_What you need to do_
Nothing but the records, repeated exactly, should form the response.

##### Provided information #####

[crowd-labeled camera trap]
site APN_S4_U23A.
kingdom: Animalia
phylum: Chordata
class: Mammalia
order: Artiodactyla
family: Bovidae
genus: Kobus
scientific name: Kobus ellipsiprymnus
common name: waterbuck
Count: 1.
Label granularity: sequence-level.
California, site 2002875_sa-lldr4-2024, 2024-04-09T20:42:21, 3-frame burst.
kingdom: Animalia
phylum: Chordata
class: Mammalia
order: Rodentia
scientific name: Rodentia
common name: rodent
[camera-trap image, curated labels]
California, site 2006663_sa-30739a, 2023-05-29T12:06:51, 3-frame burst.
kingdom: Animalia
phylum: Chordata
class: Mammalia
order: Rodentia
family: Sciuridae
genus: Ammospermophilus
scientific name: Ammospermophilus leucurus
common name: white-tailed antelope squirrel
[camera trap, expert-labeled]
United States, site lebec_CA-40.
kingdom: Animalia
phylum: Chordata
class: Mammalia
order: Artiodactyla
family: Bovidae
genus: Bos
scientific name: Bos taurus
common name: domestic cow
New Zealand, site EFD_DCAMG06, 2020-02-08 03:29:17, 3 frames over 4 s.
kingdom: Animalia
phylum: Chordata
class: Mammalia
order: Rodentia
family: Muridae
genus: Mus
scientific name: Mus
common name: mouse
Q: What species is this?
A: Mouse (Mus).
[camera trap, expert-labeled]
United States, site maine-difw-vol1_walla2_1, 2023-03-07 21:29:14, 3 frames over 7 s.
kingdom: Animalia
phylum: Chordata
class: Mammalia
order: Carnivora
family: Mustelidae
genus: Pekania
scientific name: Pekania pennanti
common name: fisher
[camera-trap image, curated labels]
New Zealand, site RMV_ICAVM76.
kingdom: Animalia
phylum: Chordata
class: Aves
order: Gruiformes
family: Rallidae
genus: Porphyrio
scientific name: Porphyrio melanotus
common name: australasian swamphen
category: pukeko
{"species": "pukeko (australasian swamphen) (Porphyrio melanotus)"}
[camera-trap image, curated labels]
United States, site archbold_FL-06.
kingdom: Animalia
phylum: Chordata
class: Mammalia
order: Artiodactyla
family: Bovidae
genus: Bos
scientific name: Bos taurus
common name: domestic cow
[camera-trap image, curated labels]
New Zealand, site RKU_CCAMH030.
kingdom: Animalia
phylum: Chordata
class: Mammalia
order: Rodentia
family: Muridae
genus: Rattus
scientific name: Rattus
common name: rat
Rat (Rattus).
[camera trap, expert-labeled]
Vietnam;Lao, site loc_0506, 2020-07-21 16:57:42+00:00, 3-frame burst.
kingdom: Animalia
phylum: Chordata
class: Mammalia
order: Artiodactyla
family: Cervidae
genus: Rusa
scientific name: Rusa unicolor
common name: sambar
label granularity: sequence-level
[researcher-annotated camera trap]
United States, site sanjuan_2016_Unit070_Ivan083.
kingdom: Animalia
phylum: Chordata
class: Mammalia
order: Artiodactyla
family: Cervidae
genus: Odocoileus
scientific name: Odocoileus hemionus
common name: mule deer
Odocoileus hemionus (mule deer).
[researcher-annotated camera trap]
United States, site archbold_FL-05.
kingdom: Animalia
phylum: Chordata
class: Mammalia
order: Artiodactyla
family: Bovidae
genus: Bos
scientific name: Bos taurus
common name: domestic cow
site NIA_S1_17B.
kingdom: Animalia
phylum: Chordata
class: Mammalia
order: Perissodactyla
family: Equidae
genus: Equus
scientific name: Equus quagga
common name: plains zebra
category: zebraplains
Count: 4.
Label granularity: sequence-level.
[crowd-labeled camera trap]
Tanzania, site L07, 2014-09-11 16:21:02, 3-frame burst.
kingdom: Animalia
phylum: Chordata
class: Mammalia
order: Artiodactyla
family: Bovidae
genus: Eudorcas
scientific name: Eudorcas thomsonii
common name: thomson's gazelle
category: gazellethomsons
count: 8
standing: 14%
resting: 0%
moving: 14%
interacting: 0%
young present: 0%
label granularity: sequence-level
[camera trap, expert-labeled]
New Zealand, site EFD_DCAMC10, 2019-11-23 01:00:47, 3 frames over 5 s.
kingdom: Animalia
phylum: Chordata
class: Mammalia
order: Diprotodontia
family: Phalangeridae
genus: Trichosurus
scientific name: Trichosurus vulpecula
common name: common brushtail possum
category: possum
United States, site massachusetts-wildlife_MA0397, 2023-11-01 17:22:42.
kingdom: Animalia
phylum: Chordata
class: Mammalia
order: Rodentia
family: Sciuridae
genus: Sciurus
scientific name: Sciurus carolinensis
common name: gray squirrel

#####

_Written reply_
[crowd-labeled camera trap]
site APN_S4_U23A.
kingdom: Animalia
phylum: Chordata
class: Mammalia
order: Artiodactyla
family: Bovidae
genus: Kobus
scientific name: Kobus ellipsiprymnus
common name: waterbuck
Count: 1.
Label granularity: sequence-level.
California, site 2002875_sa-lldr4-2024, 2024-04-09T20:42:21, 3-frame burst.
kingdom: Animalia
phylum: Chordata
class: Mammalia
order: Rodentia
scientific name: Rodentia
common name: rodent
[camera-trap image, curated labels]
California, site 2006663_sa-30739a, 2023-05-29T12:06:51, 3-frame burst.
kingdom: Animalia
phylum: Chordata
class: Mammalia
order: Rodentia
family: Sciuridae
genus: Ammospermophilus
scientific name: Ammospermophilus leucurus
common name: white-tailed antelope squirrel
[camera trap, expert-labeled]
United States, site lebec_CA-40.
kingdom: Animalia
phylum: Chordata
class: Mammalia
order: Artiodactyla
family: Bovidae
genus: Bos
scientific name: Bos taurus
common name: domestic cow
New Zealand, site EFD_DCAMG06, 2020-02-08 03:29:17, 3 frames over 4 s.
kingdom: Animalia
phylum: Chordata
class: Mammalia
order: Rodentia
family: Muridae
genus: Mus
scientific name: Mus
common name: mouse
Q: What species is this?
A: Mouse (Mus).
[camera trap, expert-labeled]
United States, site maine-difw-vol1_walla2_1, 2023-03-07 21:29:14, 3 frames over 7 s.
kingdom: Animalia
phylum: Chordata
class: Mammalia
order: Carnivora
family: Mustelidae
genus: Pekania
scientific name: Pekania pennanti
common name: fisher
[camera-trap image, curated labels]
New Zealand, site RMV_ICAVM76.
kingdom: Animalia
phylum: Chordata
class: Aves
order: Gruiformes
family: Rallidae
genus: Porphyrio
scientific name: Porphyrio melanotus
common name: australasian swamphen
category: pukeko
{"species": "pukeko (australasian swamphen) (Porphyrio melanotus)"}
[camera-trap image, curated labels]
United States, site archbold_FL-06.
kingdom: Animalia
phylum: Chordata
class: Mammalia
order: Artiodactyla
family: Bovidae
genus: Bos
scientific name: Bos taurus
common name: domestic cow
[camera-trap image, curated labels]
New Zealand, site RKU_CCAMH030.
kingdom: Animalia
phylum: Chordata
class: Mammalia
order: Rodentia
family: Muridae
genus: Rattus
scientific name: Rattus
common name: rat
Rat (Rattus).
[camera trap, expert-labeled]
Vietnam;Lao, site loc_0506, 2020-07-21 16:57:42+00:00, 3-frame burst.
kingdom: Animalia
phylum: Chordata
class: Mammalia
order: Artiodactyla
family: Cervidae
genus: Rusa
scientific name: Rusa unicolor
common name: sambar
label granularity: sequence-level
[researcher-annotated camera trap]
United States, site sanjuan_2016_Unit070_Ivan083.
kingdom: Animalia
phylum: Chordata
class: Mammalia
order: Artiodactyla
family: Cervidae
genus: Odocoileus
scientific name: Odocoileus hemionus
common name: mule deer
Odocoileus hemionus (mule deer).
[researcher-annotated camera trap]
United States, site archbold_FL-05.
kingdom: Animalia
phylum: Chordata
class: Mammalia
order: Artiodactyla
family: Bovidae
genus: Bos
scientific name: Bos taurus
common name: domestic cow
site NIA_S1_17B.
kingdom: Animalia
phylum: Chordata
class: Mammalia
order: Perissodactyla
family: Equidae
genus: Equus
scientific name: Equus quagga
common name: plains zebra
category: zebraplains
Count: 4.
Label granularity: sequence-level.
[crowd-labeled camera trap]
Tanzania, site L07, 2014-09-11 16:21:02, 3-frame burst.
kingdom: Animalia
phylum: Chordata
class: Mammalia
order: Artiodactyla
family: Bovidae
genus: Eudorcas
scientific name: Eudorcas thomsonii
common name: thomson's gazelle
category: gazellethomsons
count: 8
standing: 14%
resting: 0%
moving: 14%
interacting: 0%
young present: 0%
label granularity: sequence-level
[camera trap, expert-labeled]
New Zealand, site EFD_DCAMC10, 2019-11-23 01:00:47, 3 frames over 5 s.
kingdom: Animalia
phylum: Chordata
class: Mammalia
order: Diprotodontia
family: Phalangeridae
genus: Trichosurus
scientific name: Trichosurus vulpecula
common name: common brushtail possum
category: possum
United States, site massachusetts-wildlife_MA0397, 2023-11-01 17:22:42.
kingdom: Animalia
phylum: Chordata
class: Mammalia
order: Rodentia
family: Sciuridae
genus: Sciurus
scientific name: Sciurus carolinensis
common name: gray squirrel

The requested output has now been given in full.